» Exercise instructions
Edit the lines from the one containing "What spatial separation" through the end of the items so that "shredded red cabbage" becomes "chopped red cabbage", leaving everything else unchanged, and return only those lines. Omit the pictures from your output.

» Input rows
▼▼▼

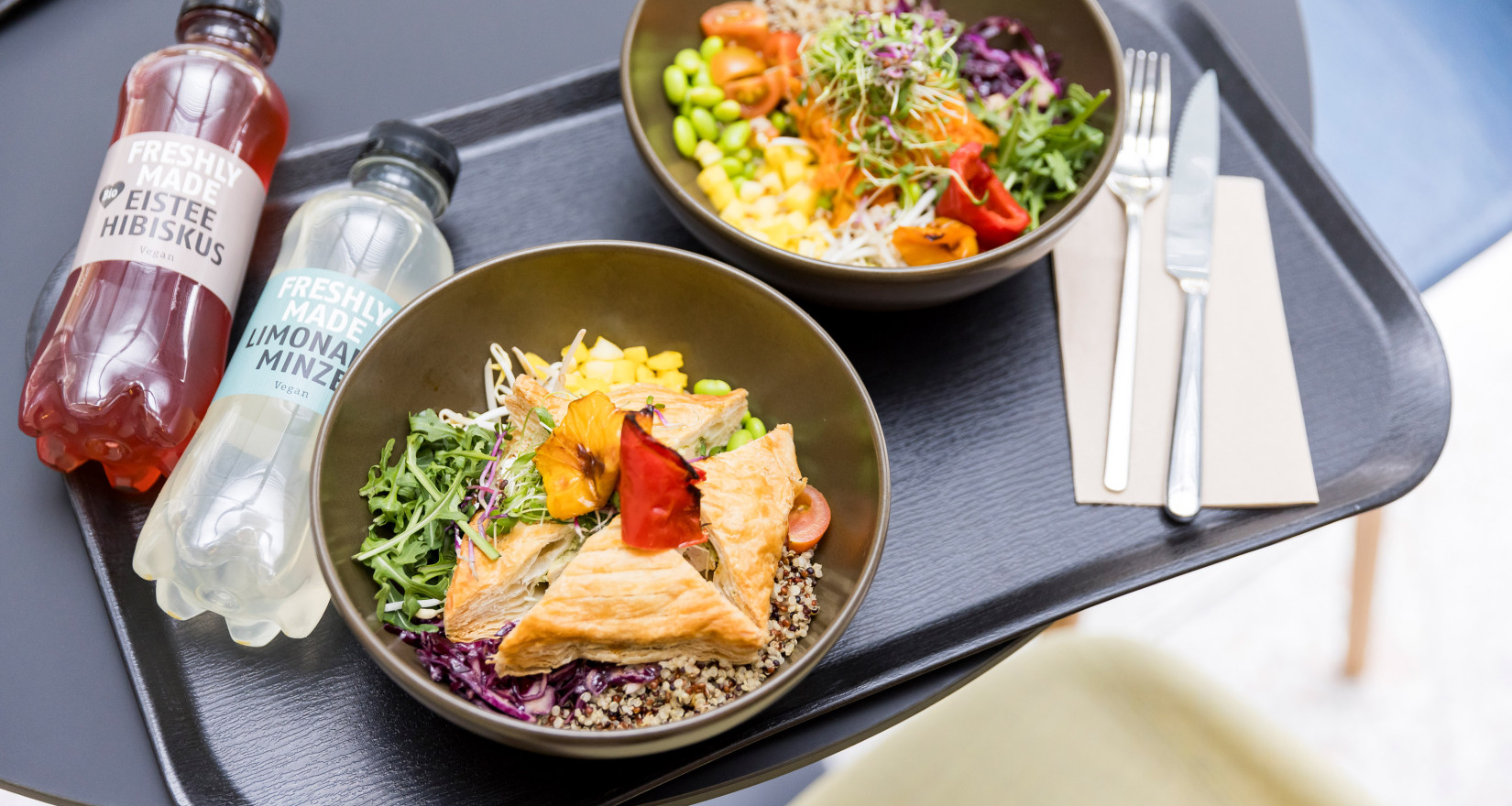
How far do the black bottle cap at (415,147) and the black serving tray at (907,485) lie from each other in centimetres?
17

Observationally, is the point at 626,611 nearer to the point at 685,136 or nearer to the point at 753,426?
the point at 753,426

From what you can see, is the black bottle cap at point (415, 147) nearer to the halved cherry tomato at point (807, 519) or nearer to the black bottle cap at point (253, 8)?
the black bottle cap at point (253, 8)

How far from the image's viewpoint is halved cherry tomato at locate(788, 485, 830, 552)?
163 centimetres

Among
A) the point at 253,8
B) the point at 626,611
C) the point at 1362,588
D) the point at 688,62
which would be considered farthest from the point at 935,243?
the point at 1362,588

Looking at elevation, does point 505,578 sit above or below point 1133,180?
below

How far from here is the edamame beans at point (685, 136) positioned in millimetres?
2037

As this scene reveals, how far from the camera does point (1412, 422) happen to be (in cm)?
194

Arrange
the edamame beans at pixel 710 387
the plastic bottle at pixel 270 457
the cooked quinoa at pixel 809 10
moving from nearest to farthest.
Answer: the plastic bottle at pixel 270 457, the edamame beans at pixel 710 387, the cooked quinoa at pixel 809 10

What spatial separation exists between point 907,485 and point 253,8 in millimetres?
1533

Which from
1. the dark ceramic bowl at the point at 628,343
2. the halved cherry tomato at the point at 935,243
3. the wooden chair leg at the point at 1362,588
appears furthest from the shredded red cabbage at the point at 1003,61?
the wooden chair leg at the point at 1362,588

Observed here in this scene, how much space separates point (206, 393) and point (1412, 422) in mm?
2311

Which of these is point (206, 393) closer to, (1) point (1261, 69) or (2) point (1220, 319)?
(2) point (1220, 319)

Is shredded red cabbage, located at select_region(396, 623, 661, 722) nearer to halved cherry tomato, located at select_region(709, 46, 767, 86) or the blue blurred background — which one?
halved cherry tomato, located at select_region(709, 46, 767, 86)

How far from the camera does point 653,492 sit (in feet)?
4.51
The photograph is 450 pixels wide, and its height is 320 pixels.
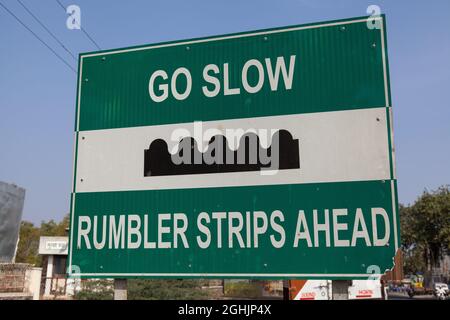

▲▲▲

» Worked solution
What spatial separation exists between point 907,485 and point 253,8 in millimetres?
1533

Which from
1. the dark ceramic bowl at the point at 628,343
2. the halved cherry tomato at the point at 935,243
3. the wooden chair leg at the point at 1362,588
appears furthest from the chopped red cabbage at the point at 1003,61?
the wooden chair leg at the point at 1362,588

Observed here in this scene, how much space separates point (206, 393) and point (1412, 422) in mm?
2311

Which of these is point (206, 393) closer to, (1) point (1261, 69) or (2) point (1220, 319)?
(2) point (1220, 319)

Is chopped red cabbage, located at select_region(396, 623, 661, 722) nearer to halved cherry tomato, located at select_region(709, 46, 767, 86) or the blue blurred background — which one?
halved cherry tomato, located at select_region(709, 46, 767, 86)

How far from the camera does point 653,492 sit (in feet)?
4.51
The photograph is 450 pixels wide, and its height is 320 pixels.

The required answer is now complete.